History

Nazi Germany
- Name: U-3524
- Ordered: 6 November 1943
- Builder: Schichau-Werke, Danzig
- Yard number: 1669
- Laid down: 8 October 1944
- Launched: 14 December 1944
- Commissioned: 26 January 1945
- Fate: Scuttled on 5 May 1945

General characteristics
- Class & type: Type XXI submarine
- Displacement: 1,621 t (1,595 long tons) surfaced; 2,100 t (2,067 long tons) submerged;
- Length: 76.70 m (251 ft 8 in) (o/a)
- Beam: 8 m (26 ft 3 in)
- Height: 11.30 m (37 ft 1 in)
- Draught: 6.32 m (20 ft 9 in)
- Propulsion: Diesel/Electric; 2 × MAN M6V40/46KBB supercharged 6-cylinder diesel engines, 4,000 PS (2,900 kW; 3,900 shp); 2 × SSW GU365/30 double-acting electric motors, 5,000 PS (3,700 kW; 4,900 shp); 2 × SSW GV232/28 silent running electric motors, 226 PS (166 kW; 223 shp);
- Speed: Surfaced:; 15.6 knots (28.9 km/h; 18.0 mph) (diesel); 17.9 knots (33.2 km/h; 20.6 mph) (electric); Submerged:; 17.2 knots (31.9 km/h; 19.8 mph) (electric); 6.1 knots (11.3 km/h; 7.0 mph) (silent running motors);
- Range: 15,500 nmi (28,700 km; 17,800 mi) at 10 knots (19 km/h; 12 mph) surfaced; 340 nmi (630 km; 390 mi) at 5 knots (9.3 km/h; 5.8 mph) submerged;
- Test depth: 240 m (790 ft)
- Complement: 5 officers, 52 enlisted
- Sensors & processing systems: Type F432 D2 Radar Transmitter; FuMB Ant 3 Bali Radar Detector;
- Armament: 6 × bow torpedo tubes; 23 × 53.3 cm (21 in) torpedoes; or 17 × torpedoes and 12 × mines; 4 × 2 cm (0.79 in) C/30 AA guns;

Service record
- Part of: 5th U-boat Flotilla; 26 January – 5 May 1945;
- Identification codes: M 52 272
- Commanders: K.Kapt. Hans-Ludwig Witt; 26 January – 5 May 1945;
- Operations: None
- Victories: None

= German submarine U-3524 =

German World War II submarine

German submarine U-3524 was a Type XXI U-boat of Nazi Germany's Kriegsmarine during World War II. The Elektroboote submarine was laid down on 8 October 1944 at the Schichau-Werke yard at Danzig, launched on 14 December 1944, and commissioned on 26 January 1945 under the command of Korvettenkapitän Hans-Ludwig Witt.
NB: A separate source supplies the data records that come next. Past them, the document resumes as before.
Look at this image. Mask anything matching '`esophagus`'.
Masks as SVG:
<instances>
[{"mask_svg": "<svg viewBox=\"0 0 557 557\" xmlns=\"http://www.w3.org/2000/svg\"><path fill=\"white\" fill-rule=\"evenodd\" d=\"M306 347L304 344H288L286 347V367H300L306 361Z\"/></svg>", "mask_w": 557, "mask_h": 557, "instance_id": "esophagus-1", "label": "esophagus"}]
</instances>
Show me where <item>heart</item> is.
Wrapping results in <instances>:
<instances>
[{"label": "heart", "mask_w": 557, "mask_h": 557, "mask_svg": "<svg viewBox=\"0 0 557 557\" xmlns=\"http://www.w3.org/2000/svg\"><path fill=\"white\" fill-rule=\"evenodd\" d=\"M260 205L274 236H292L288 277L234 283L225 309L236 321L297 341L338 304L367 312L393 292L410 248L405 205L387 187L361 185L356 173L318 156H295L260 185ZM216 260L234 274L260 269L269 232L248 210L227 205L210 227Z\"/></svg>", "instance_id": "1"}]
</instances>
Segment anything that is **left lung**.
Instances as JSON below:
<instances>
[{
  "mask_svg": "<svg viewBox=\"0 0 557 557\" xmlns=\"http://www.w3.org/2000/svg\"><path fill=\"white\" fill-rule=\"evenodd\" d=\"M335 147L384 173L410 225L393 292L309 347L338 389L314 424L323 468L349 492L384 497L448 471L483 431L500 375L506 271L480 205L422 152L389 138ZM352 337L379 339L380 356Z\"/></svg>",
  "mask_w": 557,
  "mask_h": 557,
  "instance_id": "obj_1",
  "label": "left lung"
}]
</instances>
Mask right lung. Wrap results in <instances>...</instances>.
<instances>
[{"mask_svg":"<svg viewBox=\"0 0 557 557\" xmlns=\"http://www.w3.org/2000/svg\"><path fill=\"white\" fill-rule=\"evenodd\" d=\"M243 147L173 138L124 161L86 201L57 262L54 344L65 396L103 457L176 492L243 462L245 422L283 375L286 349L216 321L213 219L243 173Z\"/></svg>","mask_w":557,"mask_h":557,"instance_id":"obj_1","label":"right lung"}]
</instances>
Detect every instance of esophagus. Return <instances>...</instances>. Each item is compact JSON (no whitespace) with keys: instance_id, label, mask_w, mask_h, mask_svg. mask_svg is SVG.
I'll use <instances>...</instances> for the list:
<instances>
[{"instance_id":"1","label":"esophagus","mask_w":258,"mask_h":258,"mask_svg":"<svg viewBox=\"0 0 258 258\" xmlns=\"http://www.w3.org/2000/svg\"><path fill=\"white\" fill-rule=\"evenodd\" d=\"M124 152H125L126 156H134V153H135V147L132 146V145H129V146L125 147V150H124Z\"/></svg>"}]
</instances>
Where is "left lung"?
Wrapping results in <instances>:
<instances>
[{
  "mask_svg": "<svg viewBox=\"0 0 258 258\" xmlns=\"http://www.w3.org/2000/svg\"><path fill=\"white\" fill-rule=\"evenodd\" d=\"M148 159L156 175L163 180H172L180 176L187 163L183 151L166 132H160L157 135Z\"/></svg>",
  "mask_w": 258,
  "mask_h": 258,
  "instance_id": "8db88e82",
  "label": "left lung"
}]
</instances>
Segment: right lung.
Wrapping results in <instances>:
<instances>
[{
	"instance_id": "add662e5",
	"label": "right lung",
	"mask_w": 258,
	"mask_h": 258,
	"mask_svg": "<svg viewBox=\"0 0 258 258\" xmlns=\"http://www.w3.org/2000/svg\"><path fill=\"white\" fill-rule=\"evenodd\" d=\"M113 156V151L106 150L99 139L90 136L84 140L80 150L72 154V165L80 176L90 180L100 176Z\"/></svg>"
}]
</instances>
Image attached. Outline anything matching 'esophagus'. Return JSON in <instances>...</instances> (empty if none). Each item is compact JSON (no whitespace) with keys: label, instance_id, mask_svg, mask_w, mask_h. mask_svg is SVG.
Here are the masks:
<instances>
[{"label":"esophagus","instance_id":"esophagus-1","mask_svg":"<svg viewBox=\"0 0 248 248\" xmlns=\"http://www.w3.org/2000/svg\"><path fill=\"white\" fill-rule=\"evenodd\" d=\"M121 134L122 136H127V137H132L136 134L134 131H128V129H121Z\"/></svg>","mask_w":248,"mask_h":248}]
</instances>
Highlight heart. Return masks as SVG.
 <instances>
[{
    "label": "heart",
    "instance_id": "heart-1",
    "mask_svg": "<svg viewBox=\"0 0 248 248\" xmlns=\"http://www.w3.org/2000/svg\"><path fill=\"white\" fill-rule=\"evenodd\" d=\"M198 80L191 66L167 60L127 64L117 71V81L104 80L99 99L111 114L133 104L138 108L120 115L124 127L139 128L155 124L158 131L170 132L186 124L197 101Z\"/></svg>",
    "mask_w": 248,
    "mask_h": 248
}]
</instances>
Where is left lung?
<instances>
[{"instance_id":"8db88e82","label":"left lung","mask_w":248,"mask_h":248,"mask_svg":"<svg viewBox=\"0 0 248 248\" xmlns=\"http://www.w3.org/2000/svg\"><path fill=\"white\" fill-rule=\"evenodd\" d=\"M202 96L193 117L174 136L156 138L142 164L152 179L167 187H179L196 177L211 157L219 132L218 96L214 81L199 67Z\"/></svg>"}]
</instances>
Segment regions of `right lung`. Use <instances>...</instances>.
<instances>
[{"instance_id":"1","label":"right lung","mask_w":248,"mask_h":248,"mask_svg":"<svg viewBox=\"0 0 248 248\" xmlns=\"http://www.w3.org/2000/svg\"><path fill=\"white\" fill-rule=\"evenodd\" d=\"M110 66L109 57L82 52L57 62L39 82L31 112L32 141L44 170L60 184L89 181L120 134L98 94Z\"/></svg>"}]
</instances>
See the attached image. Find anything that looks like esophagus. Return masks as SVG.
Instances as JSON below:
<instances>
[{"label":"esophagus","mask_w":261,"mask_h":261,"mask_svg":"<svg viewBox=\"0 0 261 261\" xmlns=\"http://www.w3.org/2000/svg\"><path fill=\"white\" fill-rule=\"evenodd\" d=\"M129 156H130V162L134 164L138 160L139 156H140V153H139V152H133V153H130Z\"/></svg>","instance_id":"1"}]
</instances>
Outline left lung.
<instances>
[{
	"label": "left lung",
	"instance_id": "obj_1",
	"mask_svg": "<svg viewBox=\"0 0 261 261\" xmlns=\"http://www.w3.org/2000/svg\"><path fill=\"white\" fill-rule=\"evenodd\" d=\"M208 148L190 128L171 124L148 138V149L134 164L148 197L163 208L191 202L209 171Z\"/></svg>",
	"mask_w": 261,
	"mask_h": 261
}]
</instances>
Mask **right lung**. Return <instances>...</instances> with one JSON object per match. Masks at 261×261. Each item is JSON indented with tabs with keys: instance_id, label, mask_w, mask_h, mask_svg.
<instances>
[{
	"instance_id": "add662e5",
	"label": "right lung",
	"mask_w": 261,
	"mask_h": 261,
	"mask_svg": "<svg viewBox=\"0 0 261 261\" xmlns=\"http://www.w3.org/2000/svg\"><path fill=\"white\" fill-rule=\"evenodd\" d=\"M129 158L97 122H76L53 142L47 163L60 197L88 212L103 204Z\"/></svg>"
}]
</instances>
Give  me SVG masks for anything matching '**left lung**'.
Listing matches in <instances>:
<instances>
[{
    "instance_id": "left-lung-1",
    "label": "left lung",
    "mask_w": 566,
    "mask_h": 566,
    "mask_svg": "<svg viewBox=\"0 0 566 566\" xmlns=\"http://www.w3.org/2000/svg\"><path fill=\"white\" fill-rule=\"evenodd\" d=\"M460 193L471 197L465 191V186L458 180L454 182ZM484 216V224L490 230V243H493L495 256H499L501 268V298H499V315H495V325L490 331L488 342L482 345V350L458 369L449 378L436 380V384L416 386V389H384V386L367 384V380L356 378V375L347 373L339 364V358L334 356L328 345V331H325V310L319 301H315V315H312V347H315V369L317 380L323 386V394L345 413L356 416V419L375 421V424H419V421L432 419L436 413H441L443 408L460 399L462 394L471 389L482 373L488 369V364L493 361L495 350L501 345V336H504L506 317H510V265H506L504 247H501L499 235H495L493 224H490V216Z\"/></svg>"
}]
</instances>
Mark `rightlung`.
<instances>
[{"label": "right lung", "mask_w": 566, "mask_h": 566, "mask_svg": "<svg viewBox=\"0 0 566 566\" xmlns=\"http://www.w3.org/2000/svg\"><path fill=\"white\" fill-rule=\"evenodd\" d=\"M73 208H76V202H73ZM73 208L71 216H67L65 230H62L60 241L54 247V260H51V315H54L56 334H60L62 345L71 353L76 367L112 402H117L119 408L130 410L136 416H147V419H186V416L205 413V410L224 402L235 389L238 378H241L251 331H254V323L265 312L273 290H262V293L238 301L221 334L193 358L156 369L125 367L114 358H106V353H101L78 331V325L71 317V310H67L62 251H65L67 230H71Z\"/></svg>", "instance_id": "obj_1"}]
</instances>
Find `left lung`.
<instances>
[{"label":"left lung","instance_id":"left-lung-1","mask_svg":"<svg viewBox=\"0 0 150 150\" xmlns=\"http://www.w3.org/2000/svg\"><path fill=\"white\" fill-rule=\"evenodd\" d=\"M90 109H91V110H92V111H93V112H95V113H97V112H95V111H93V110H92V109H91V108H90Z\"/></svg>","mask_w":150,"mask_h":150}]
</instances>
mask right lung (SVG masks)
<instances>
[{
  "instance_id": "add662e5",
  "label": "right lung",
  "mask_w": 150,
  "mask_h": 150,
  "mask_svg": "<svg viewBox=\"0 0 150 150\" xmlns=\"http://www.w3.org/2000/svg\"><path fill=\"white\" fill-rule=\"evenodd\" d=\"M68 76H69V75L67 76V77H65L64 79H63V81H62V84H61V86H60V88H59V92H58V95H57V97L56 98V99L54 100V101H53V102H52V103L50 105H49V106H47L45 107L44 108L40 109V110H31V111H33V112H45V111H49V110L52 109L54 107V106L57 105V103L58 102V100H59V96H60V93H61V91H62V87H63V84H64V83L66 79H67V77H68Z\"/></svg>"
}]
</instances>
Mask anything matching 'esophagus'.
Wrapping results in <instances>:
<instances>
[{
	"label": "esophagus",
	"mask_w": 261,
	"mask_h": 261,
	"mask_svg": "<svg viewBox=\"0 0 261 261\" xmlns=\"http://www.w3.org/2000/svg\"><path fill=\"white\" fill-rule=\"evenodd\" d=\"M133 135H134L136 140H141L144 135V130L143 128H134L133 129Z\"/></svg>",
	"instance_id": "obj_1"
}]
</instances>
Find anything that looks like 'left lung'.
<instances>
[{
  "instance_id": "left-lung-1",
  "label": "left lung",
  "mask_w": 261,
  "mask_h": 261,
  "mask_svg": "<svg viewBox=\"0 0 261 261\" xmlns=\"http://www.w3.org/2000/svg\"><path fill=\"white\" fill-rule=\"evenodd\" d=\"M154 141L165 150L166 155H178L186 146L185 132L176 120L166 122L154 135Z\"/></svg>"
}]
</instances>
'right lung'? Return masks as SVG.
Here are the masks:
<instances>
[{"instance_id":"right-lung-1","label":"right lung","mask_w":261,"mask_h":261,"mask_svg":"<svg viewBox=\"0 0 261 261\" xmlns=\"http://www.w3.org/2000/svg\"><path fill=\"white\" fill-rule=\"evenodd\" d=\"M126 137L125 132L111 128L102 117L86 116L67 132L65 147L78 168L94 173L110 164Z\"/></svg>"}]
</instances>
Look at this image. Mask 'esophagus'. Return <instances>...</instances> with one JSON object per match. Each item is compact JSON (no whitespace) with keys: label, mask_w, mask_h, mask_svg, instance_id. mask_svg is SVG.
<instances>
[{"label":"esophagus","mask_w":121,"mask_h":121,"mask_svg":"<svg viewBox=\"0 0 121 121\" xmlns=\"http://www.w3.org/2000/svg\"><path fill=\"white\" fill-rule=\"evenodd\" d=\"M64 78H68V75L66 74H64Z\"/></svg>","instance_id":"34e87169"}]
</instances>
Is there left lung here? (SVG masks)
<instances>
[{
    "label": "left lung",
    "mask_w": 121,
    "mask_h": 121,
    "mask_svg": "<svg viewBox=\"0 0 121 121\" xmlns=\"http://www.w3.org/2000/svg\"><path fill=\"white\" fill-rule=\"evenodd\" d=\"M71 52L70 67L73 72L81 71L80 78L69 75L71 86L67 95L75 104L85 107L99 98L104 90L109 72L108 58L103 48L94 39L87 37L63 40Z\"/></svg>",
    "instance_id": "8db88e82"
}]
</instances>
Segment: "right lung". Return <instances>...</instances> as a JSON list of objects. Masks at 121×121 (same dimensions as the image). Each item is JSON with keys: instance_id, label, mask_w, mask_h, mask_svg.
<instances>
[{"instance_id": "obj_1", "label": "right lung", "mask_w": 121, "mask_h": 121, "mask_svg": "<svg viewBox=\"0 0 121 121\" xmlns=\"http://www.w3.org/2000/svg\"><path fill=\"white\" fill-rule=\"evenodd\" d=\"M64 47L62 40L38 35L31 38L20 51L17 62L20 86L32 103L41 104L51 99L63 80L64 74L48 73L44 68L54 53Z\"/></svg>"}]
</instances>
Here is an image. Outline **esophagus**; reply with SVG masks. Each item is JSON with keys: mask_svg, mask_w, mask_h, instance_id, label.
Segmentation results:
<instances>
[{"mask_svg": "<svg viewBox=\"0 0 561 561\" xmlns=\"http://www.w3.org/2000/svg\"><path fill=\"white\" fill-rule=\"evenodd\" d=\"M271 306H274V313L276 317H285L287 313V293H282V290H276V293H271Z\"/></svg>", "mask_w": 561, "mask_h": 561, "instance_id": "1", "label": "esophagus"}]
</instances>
U-3524 was a brand new, high technology electric boat which could run constantly submerged rather than having to surface to recharge her batteries every day the way submarines until that point had had to do. However, these advanced vessels were introduced to the Kriegsmarine only late in 1944, much too late to influence the Battle of the Atlantic, and too late for many of them to serve in an offensive capacity at all.

With the end of the war near, training on U-boats had dropped to a minimum due to lack of fuel, falling morale and the effectiveness of allied attacks on U-boat construction and preparation. The exception to this were the new Type XXI boats, which continued to train in the Baltic Sea.

==Design==
Like all Type XXI U-boats, U-3524 had a displacement of 1621 t when at the surface and 1819 t while submerged. She had a total length of 76.70 m, a beam of 8 m, and a draught of 6.32 m. The submarine was powered by two MAN SE supercharged six-cylinder M6V40/46KBB diesel engines each providing 4000 PS, two Siemens-Schuckert GU365/30 double-acting electric motors each providing 5000 PS, and two Siemens-Schuckert silent running GV232/28 electric motors each providing 226 PS.

The submarine had a maximum surface speed of 15.6 kn and a submerged speed of 17.2 kn. When running on silent motors the boat could operate at a speed of 6.1 kn. When submerged, the boat could operate at 5 kn for 340 nmi; when surfaced, she could travel 15500 nmi at 10 kn. U-3524 was fitted with six 53.3 cm torpedo tubes in the bow and four 2 cm C/30 anti-aircraft guns. She could carry twenty-three torpedoes or seventeen torpedoes and twelve mines. The complement was five officers and fifty-two men.

==Fate==
U-3524 was scuttled by her crew on 5 May 1945 in Gelting Bay.